> _Consigne A_:
Disposez en tableau Markdown, avec les colonnes « N° » et « Ligne », les lignes des enregistrements allant de celle qui contient « Which subject is » jusqu'à la dernière ligne des enregistrements incluse. Omettez les lignes vides.

> _Extrait choisi_:
Le résultat de l'évolution décrite, c'est que son avenir n'est ni dans le sens du régime dotal, ni dans celui de la communauté, si nous prenons l'ensemble des pays, mais dans celui de la séparation de biens. L'extension du divorce est parallèle. Des époux qui ne doivent plus nécessairement vivre toujours ensemble ne peuvent confondre non plus tous leurs biens définitivement; au contraire, la communauté semblait le corollaire de l'indissolubilité. Si ce point est atteint, il y aura confluent de tous les régimes, comme au commencement. Les idées croissantes d'autonomie de la femme y poussent irrésistiblement. Est-ce à dire que la séparation soit le meilleur des régimes? Nullement. Mais elle semble actuellement le point terminus.

Nons verrons bientôt quels dangers elle présente; cependant, au point de vue évolutif, il faut nous y arrêter et finir par elle. Mais auparavant nous avons situé, ce qui était indispensable, dans le temps et la logique le régime dotal.

CHAPITRE II.

ÉTAT DE DROIT Et de fait du régime dotal à l'étranger.

Cette description sera courte, car le régime dotal est peu répandu. On peut dire que les peuples germaniques l'excluent en principe; les peuples latins l'ont seuls conservé, mais partiellement.

> _Consigne B_:
D'après l'extrait sur le régime dotal, quels peuples sont les seuls à avoir conservé ce régime ?

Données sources
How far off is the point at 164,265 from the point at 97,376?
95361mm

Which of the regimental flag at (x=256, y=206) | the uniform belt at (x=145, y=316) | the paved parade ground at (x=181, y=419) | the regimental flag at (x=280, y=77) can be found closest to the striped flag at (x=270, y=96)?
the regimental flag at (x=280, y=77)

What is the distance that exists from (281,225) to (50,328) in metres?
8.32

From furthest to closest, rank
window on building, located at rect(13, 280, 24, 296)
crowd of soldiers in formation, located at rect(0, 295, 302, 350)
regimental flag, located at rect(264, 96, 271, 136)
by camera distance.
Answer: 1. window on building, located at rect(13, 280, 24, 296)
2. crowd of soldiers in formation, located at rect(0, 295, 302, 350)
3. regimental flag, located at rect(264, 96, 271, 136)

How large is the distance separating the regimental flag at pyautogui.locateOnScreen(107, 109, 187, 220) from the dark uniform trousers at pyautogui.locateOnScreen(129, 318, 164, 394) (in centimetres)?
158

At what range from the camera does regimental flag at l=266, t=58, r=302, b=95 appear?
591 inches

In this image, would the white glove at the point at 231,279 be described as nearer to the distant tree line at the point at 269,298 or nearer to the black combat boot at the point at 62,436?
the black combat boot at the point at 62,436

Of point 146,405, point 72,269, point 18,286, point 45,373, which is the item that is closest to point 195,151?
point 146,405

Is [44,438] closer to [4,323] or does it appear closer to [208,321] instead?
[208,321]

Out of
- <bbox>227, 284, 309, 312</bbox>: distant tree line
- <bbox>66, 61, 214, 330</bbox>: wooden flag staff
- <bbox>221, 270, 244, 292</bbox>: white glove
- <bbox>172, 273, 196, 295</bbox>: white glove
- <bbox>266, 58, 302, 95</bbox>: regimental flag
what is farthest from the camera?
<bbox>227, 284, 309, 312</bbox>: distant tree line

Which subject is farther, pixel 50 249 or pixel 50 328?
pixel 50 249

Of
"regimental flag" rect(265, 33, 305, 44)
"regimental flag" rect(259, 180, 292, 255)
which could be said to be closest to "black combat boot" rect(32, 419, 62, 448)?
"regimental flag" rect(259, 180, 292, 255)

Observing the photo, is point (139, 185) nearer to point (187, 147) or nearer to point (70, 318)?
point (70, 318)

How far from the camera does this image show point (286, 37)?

> _Corrigé détaillé A_:
| N° | Ligne |
|---|---|
| 1 | Which subject is farther, pixel 50 249 or pixel 50 328? |
| 2 | pixel 50 249 |
| 3 | Of |
| 4 | "regimental flag" rect(265, 33, 305, 44) |
| 5 | "regimental flag" rect(259, 180, 292, 255) |
| 6 | which could be said to be closest to "black combat boot" rect(32, 419, 62, 448)? |
| 7 | "regimental flag" rect(259, 180, 292, 255) |
| 8 | Observing the photo, is point (139, 185) nearer to point (187, 147) or nearer to point (70, 318)? |
| 9 | point (70, 318) |
| 10 | How far from the camera does this image show point (286, 37)? |

> _Corrigé détaillé B_:
Les peuples latins, et seulement en partie.